During this period, I had the great pleasure of meeting Pat, Mike’s gracious wife. Pat and I discovered that a geologist from Boston College whom I knew during my graduate school days in Cambridge, Massachusetts, Father James Skehan, was a close relative of hers. Fellow students knew Father Skehan as the geologist who mapped the rock strata in tunnels being dug to bring water into Boston from New Hampshire.

With retirement from the Astronaut Corps after Apollo 11, Mike left the pool of potential lunar mission commanders with whom I might have flown on Apollo 17. Mike, however, wanted to move on to other endeavors, particularly to spend more time with his family rather than another three years in planes, simulators and motels. An alternate scenario of events and crew selections by our boss, Deke Slayton, might have eventually made Mike the Commander of Apollo 17 to which I was assigned in August 1971. There is no way of knowing if that might have happened, but exploring the Moon with Mike Collins and his dedication and intellect would have been a remarkable experience.

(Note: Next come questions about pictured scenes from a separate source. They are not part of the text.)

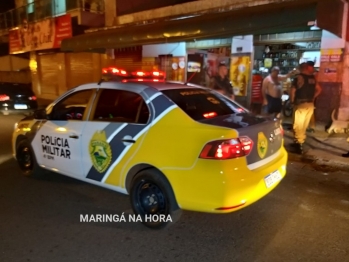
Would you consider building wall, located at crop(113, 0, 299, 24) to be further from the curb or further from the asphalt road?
the asphalt road

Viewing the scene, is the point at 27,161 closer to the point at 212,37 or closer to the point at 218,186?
the point at 218,186

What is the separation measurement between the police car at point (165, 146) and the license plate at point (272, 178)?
11 mm

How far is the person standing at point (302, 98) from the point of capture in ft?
23.9

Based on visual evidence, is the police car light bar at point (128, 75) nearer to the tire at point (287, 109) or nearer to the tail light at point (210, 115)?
the tail light at point (210, 115)

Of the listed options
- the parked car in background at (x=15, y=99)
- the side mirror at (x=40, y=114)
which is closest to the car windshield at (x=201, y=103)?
the side mirror at (x=40, y=114)

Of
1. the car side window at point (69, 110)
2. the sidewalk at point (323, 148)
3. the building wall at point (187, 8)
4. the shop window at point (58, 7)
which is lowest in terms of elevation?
the sidewalk at point (323, 148)

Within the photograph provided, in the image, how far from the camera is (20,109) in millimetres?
14039

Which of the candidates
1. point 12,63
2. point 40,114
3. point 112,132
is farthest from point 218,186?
point 12,63

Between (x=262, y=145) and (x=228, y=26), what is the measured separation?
5.53 m

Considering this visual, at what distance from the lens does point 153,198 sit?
396 centimetres

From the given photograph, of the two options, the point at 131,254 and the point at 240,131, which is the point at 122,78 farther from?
the point at 131,254

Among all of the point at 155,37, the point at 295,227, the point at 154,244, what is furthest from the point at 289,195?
the point at 155,37

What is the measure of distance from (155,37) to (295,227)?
758 cm

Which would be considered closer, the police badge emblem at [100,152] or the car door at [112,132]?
the car door at [112,132]
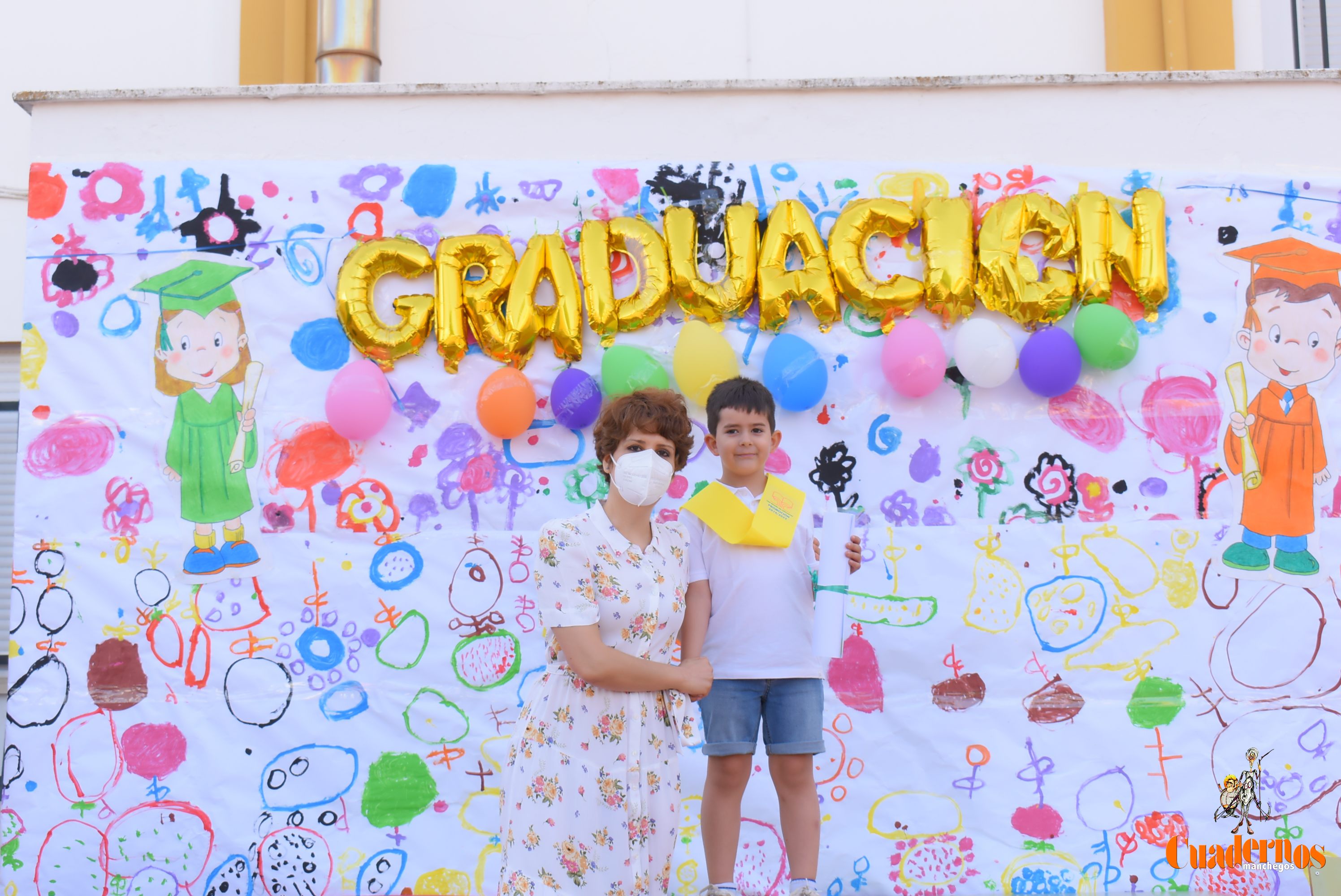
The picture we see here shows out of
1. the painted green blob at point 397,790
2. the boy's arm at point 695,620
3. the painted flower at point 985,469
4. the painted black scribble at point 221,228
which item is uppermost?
the painted black scribble at point 221,228

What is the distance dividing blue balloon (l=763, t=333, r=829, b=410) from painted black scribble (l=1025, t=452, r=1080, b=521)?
724mm

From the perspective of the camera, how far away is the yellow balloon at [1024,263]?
10.9 feet

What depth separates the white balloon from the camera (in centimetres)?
325

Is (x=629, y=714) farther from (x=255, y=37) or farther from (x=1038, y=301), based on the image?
(x=255, y=37)

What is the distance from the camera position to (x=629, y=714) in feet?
6.89

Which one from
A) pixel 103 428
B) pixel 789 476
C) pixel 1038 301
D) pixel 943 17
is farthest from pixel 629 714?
pixel 943 17

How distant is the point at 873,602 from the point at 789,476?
471 mm

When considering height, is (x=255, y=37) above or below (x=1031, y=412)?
above

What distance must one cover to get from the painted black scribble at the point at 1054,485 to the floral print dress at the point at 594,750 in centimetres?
163

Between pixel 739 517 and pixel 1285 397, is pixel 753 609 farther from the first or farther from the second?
pixel 1285 397

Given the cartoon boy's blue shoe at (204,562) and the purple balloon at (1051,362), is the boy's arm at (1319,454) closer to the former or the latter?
the purple balloon at (1051,362)

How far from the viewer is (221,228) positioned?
3.45 metres

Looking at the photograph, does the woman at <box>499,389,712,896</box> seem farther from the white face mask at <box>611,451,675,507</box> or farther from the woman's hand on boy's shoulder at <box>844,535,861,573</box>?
the woman's hand on boy's shoulder at <box>844,535,861,573</box>

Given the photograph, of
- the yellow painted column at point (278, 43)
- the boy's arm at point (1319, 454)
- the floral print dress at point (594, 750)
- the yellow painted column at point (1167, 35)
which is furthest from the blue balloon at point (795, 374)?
the yellow painted column at point (278, 43)
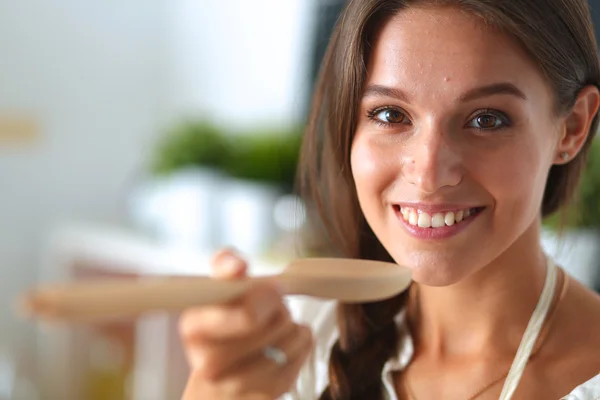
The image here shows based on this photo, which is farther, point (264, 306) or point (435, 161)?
point (435, 161)

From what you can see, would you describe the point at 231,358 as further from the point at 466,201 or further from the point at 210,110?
the point at 210,110

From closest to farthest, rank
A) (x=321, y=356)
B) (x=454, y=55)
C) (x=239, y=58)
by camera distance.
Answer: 1. (x=454, y=55)
2. (x=321, y=356)
3. (x=239, y=58)

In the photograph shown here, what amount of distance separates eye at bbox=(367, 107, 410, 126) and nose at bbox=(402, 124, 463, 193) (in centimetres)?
4

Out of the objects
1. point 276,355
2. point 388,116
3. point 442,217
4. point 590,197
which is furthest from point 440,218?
point 590,197

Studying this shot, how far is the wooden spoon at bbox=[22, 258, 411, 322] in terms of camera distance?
0.38m

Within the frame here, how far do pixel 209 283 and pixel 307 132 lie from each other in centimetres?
43

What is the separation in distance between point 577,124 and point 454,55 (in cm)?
17

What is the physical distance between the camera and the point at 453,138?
2.09ft

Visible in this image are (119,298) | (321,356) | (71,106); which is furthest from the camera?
(71,106)

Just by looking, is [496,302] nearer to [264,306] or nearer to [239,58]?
[264,306]

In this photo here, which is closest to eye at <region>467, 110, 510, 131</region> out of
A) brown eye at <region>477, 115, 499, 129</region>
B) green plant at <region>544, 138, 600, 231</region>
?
brown eye at <region>477, 115, 499, 129</region>

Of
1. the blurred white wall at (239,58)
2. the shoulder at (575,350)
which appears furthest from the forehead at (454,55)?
the blurred white wall at (239,58)

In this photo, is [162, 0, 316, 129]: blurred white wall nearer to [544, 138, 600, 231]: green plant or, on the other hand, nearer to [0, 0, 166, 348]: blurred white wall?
[0, 0, 166, 348]: blurred white wall

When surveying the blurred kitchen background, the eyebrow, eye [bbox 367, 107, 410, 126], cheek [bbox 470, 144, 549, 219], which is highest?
the eyebrow
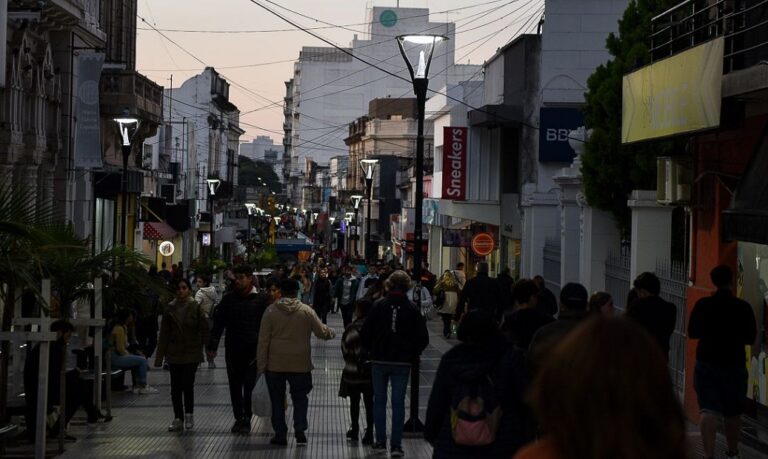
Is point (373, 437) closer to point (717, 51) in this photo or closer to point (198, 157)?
point (717, 51)

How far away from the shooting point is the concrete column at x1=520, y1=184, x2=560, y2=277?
34781 mm

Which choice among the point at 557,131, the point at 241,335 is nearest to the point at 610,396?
the point at 241,335

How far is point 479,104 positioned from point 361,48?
69.7 metres

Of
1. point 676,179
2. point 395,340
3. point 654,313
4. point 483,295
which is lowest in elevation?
point 395,340

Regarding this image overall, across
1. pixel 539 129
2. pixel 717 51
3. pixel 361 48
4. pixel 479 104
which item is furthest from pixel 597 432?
pixel 361 48

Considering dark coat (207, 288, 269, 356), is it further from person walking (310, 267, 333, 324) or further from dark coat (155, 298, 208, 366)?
person walking (310, 267, 333, 324)

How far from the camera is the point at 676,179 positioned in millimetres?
15938

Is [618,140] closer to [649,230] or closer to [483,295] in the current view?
[483,295]

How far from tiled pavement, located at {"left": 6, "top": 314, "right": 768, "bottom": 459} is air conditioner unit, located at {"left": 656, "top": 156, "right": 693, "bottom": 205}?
107 inches

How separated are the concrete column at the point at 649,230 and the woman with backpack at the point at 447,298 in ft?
40.1

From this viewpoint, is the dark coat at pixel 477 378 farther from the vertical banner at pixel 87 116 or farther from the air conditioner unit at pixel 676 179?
the vertical banner at pixel 87 116

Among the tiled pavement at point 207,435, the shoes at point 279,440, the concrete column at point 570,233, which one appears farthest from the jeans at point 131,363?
the concrete column at point 570,233

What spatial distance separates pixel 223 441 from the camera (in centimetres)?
1374

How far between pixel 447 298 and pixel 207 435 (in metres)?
16.8
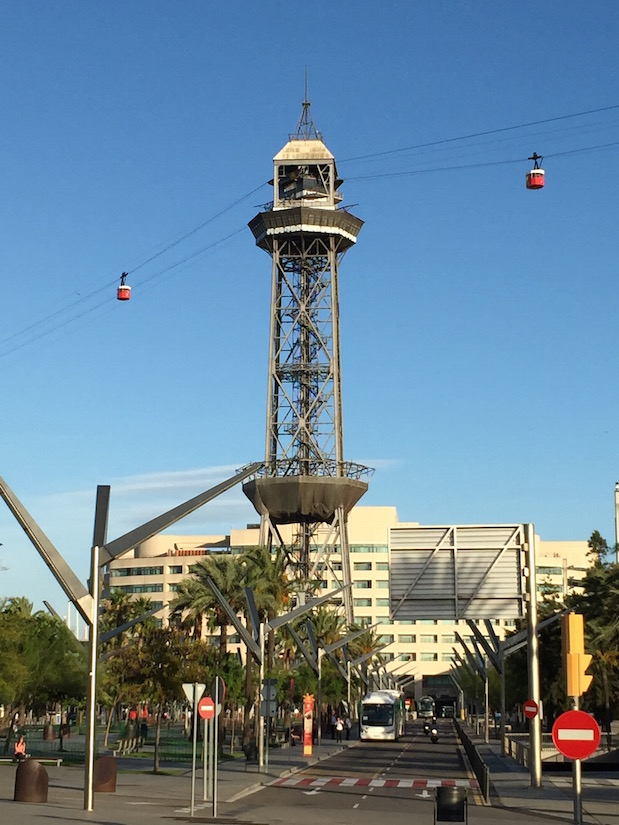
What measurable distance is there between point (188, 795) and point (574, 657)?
792 inches

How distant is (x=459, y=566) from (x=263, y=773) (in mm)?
12120

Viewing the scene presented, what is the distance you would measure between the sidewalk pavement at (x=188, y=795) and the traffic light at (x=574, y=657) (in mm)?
10015

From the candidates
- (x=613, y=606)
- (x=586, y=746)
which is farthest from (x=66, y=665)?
(x=586, y=746)

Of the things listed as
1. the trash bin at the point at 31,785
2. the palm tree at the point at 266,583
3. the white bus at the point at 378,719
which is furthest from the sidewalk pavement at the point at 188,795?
the white bus at the point at 378,719

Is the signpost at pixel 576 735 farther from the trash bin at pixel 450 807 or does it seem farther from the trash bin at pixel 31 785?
the trash bin at pixel 31 785

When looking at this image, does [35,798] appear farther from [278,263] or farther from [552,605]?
[278,263]

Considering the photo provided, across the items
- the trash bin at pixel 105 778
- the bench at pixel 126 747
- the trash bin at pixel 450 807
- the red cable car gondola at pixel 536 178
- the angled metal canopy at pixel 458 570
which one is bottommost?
the bench at pixel 126 747

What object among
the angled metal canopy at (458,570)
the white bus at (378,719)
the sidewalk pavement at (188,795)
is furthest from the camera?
the white bus at (378,719)

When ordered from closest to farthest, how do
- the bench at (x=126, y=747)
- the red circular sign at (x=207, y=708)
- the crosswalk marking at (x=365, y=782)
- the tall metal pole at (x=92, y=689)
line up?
1. the tall metal pole at (x=92, y=689)
2. the red circular sign at (x=207, y=708)
3. the crosswalk marking at (x=365, y=782)
4. the bench at (x=126, y=747)

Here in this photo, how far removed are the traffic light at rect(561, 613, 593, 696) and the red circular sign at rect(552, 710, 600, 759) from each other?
1.75 metres

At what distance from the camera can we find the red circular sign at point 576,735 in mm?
16328

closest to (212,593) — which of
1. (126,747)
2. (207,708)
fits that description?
(126,747)

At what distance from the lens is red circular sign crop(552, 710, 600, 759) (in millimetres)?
16328

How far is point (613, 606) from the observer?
55188 millimetres
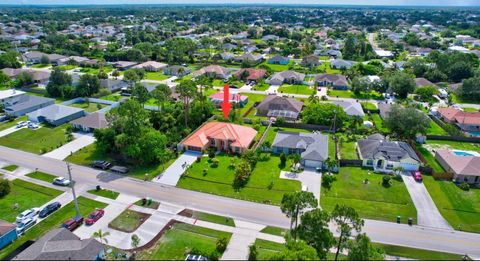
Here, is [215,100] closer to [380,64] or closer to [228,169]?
[228,169]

Apollo 11 Command Module Pilot Michael Collins and Apollo 17 Lunar Module Pilot Harrison H. Schmitt at the Buzz Aldrin’s Share Space Foundation Gala, Saturn V Center, Kennedy Space Center, July 2017. (Photo courtesy of T. A. Fitzgibbon)

Mike with his two daughters Ann (left) and Kate (right) in front of his Apollo 11 Command Module at the National Air and Space Museum on June 14, 2016 (Photo by Eric Long, Smithsonian National Air and Space Museum (NASM2016-02541)).

Teresa and I extend our heartfelt sympathies to Mike’s daughters, Kate and Ann. Their father was the best colleague that an astronaut could wish for.